Hayatta kısa süreliğine de olsa yaptığımız bazı şeyler vardır. Bazen bunlar bizim kurtuluşumuz olurken, bazen de asla başımıza gelmemesi gereken hatalara yol açarlar. Peki ya bunların olmasını nasıl engelleriz, ya da asıl soru bunları engellemek istiyor muyuz?
İnsanı insan yapan içinde sürekli savaştığı iki yönüdür. Bir tarafımız iyiliğin getirdiği mutlulukla sefa sürerken diğer tarafımız kendisini korumak amacıyla çevresine kendini kapatmış durumdadır. Tabii her şey asla bu kadar basit olmaz. Sonuçta kötü veya iyi olarak nitelendirdiğimiz duygudan bir tane yok değil mi? Ya da bu duygular neye göre kime göre iyi veya kötüler? Yıllar boyunca insanların konuştukları şeyler yüzünden her şey belli bir kalıba girmişken neyi, nasıl ayırt edeceğimize nasıl karar verecektik ki?
İşte bugün burada sizlerle tam olarak bunu paylaşmak istiyorum. Dile getirilmemiş ya da bakış açısı yüzünden linç yemiş duyguları, olayları konuşacağız.

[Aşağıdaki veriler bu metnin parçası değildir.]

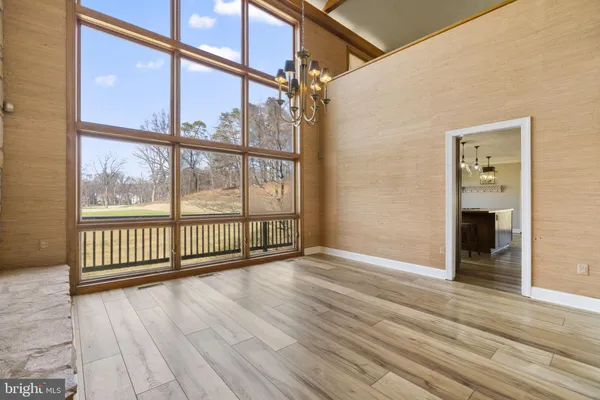 a view of a room with wooden floor and windows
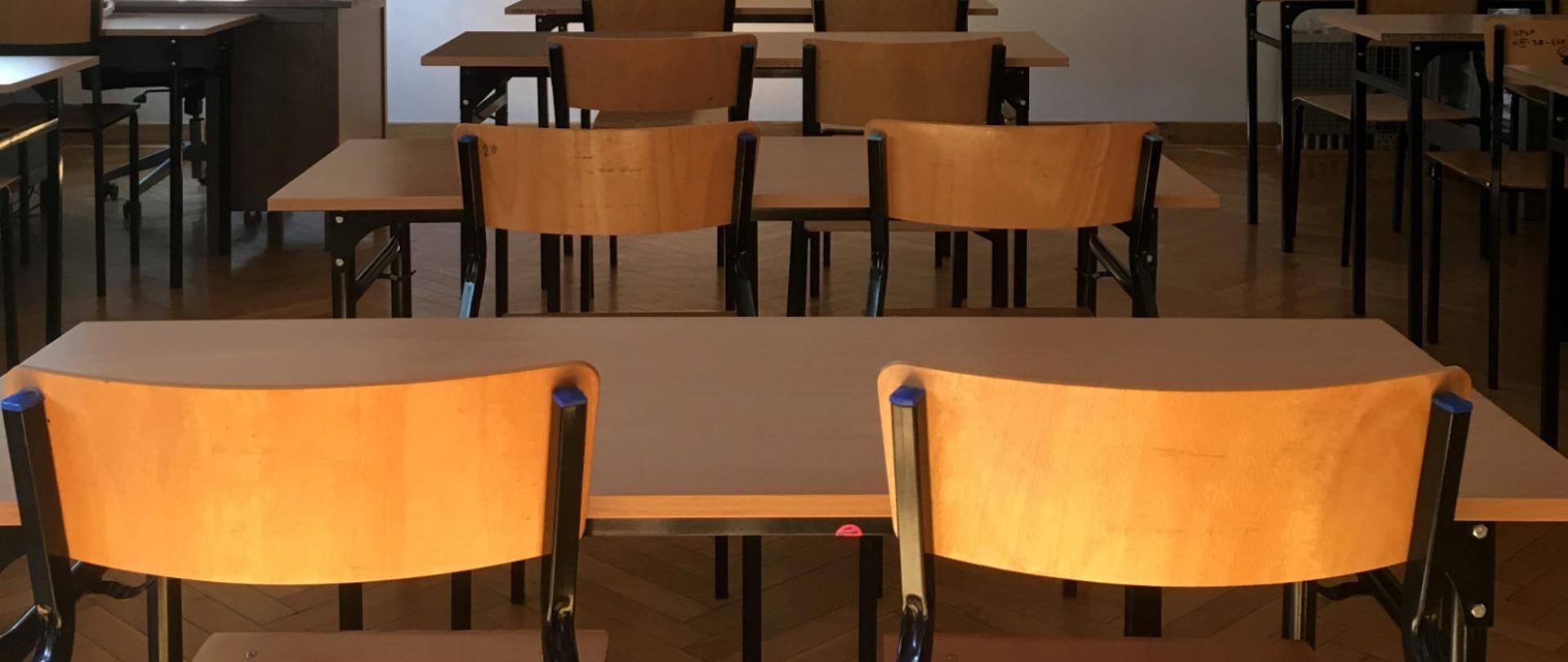 Pusta sala lekcyjna widziana z tylnej części, kadr obejmuje ławki szkolne.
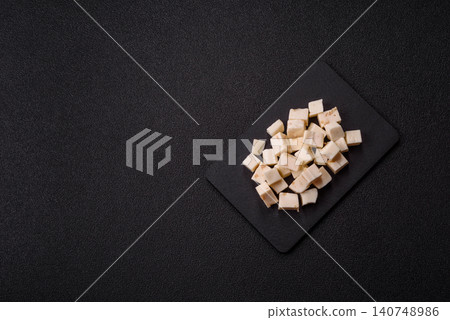 White feta, tofu, or mozzarella cheese cubes with herbs. White mozzarella cheese White feta, tofu, or mozzarella cheese cubes with herbs. White mozzarella cheese 140748986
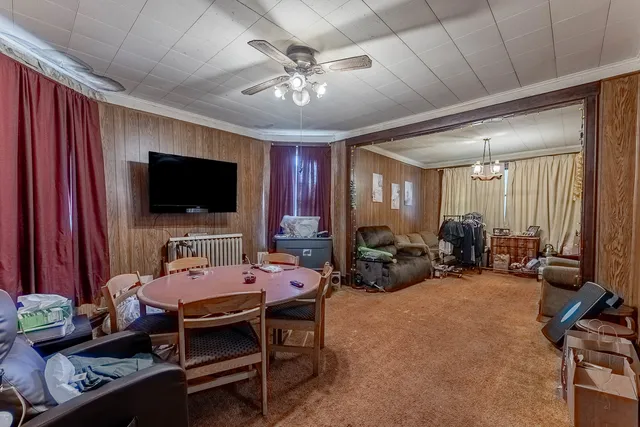 a view of a livingroom with furniture and a flat screen tv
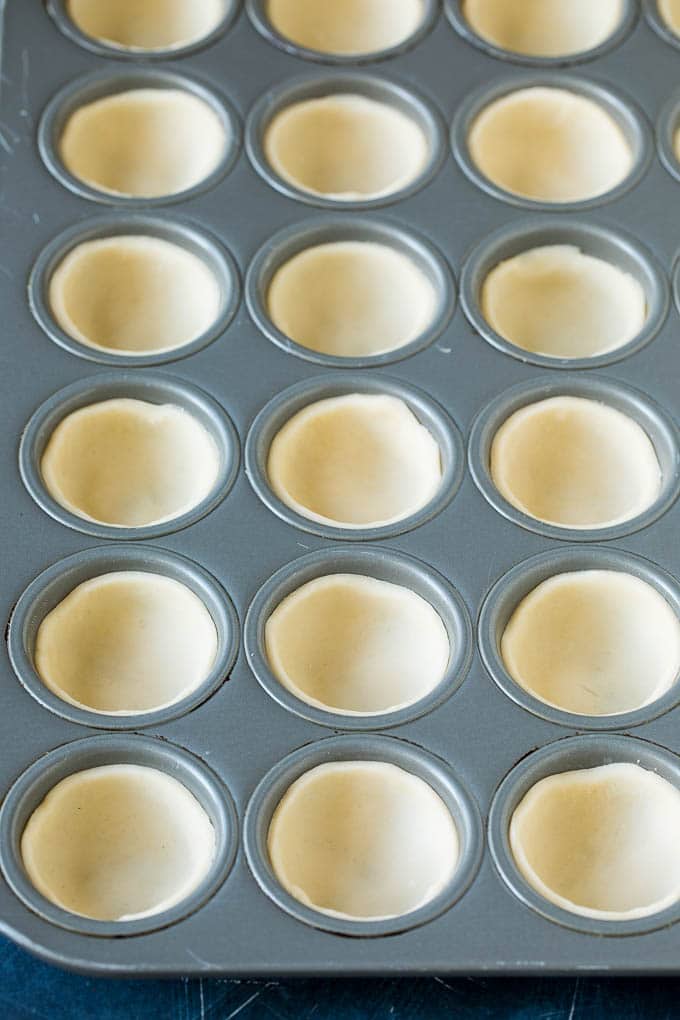 Mini Quiche Recipe #eggs #breakfast #brunch #appetizer #sraye Pie crust rounds pressed into muffin tins.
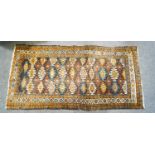 A small tribal rug with three rows of medallions within two borders,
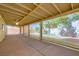 Extended patio with screen shades and views of the backyard at 3557 Wayne Cir, Las Vegas, NV 89121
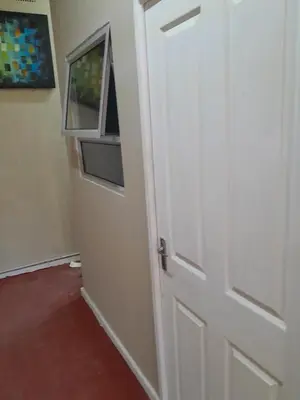 an open door with a window in a room at BDC Paarl Accommodation and Guest House in Paarl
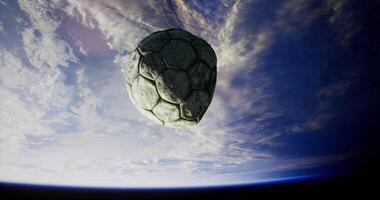 CGI Soccer ball floating in space above Earth with stunning cloud formations video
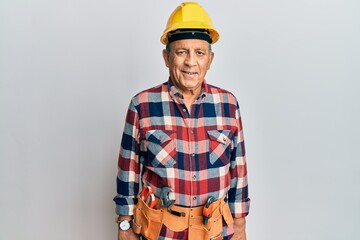 Senior hispanic man wearing handyman uniform with a happy and cool smile on face. lucky person.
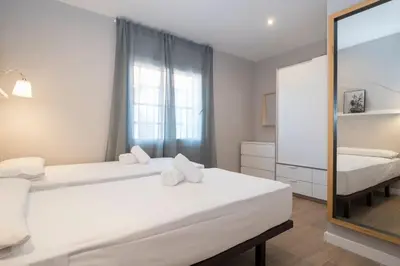 a white bedroom with two beds and a mirror at BeBarceloner Sant Andreu Apartments - 3 bedrooms with terrace in Barcelona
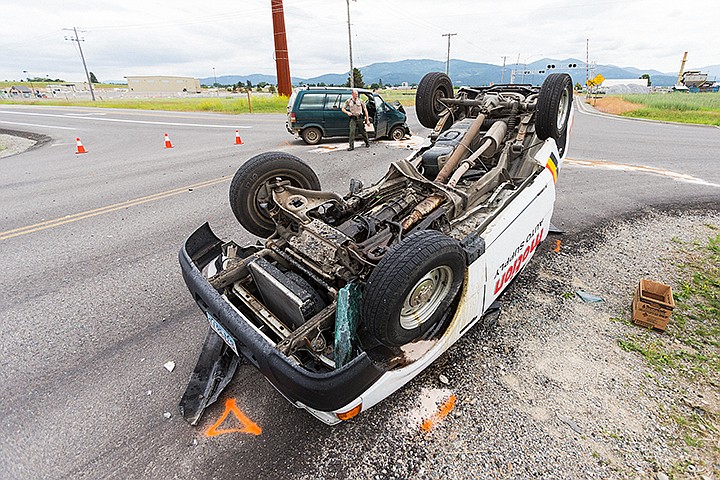 &lt;p&gt;SHAWN GUST/Press&lt;/p&gt;&lt;p&gt;Kootenai County Sheriff&#146;s Office deputy Josh Leyk investigates the scene of a two vehicle crash that ended with a pick up rolling onto its top Tuesday at the intersection of Pleasant View Road and Prairie Avenue in Post Falls. Drivers of both vehicles, both female, were transported to Kootenai Health with non-life threatening injuries.&lt;/p&gt;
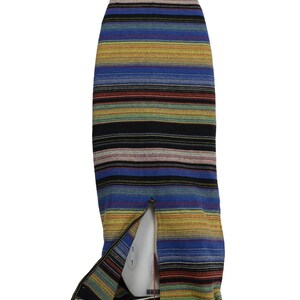 May include: A striped surfboard cover with a blue, yellow, black, and red color scheme. The cover has a drawstring closure and is made of a woven fabric.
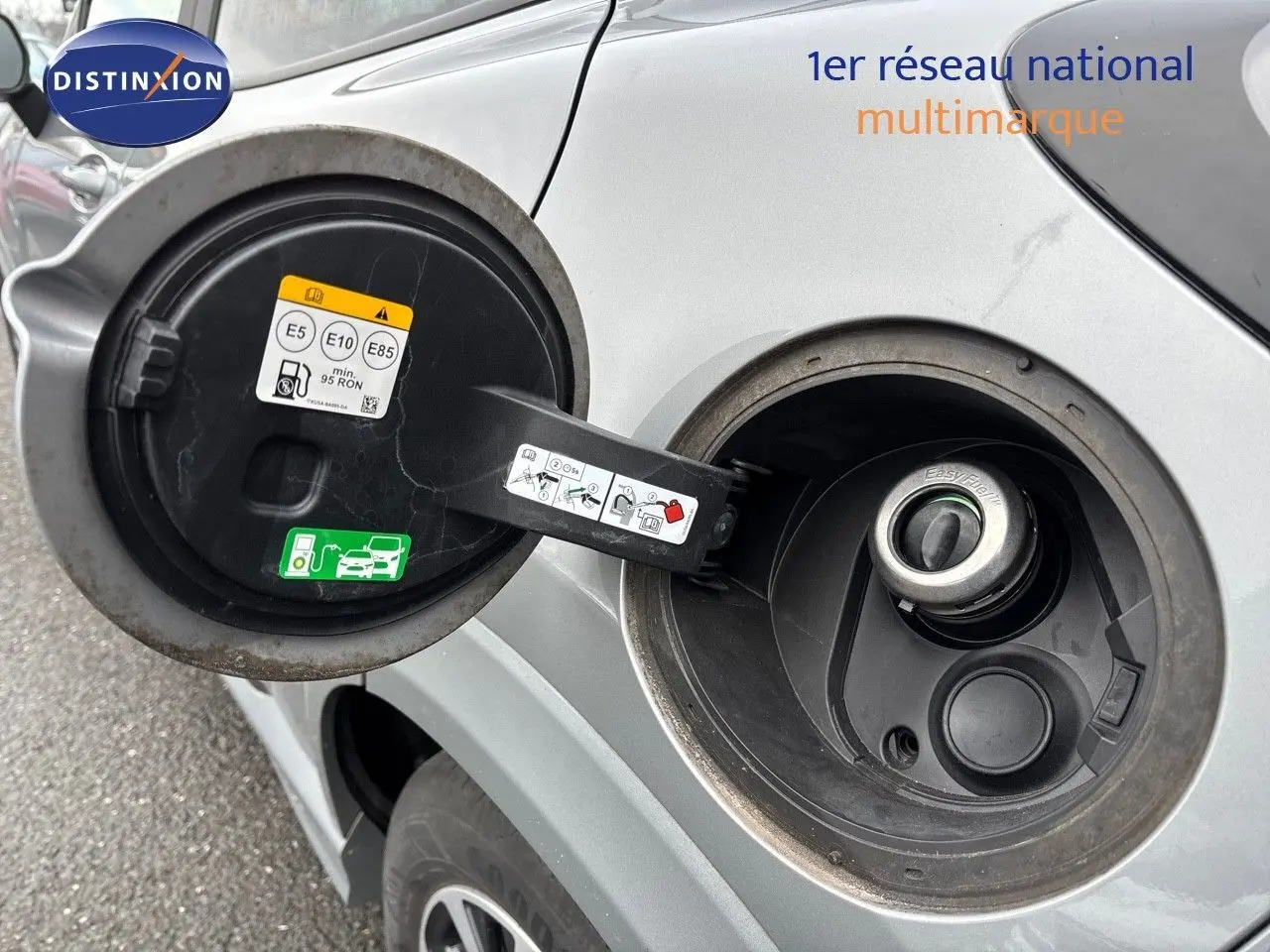 Gros plan sur la trappe à carburant côté gauche d'un Ford Puma gris Solar 2022, avec bouchon ouvert et étiquettes bioéthanol visibles.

Buraya içimiz dökeceğiz; kimsenin baskısı altında olmadan, ne düşünürler diye umursamadan.
Şimdi senden istediğim sevgili okurum, bunları okumak istediğinden emin olman. İçine dalıp okuyacağın bu satırlardaki sorulara cevabın olabilecek mi ya da onları çözebilip beni anlayabilecek misin?
En önemlisi de… kendinin farkına varabilecek misin?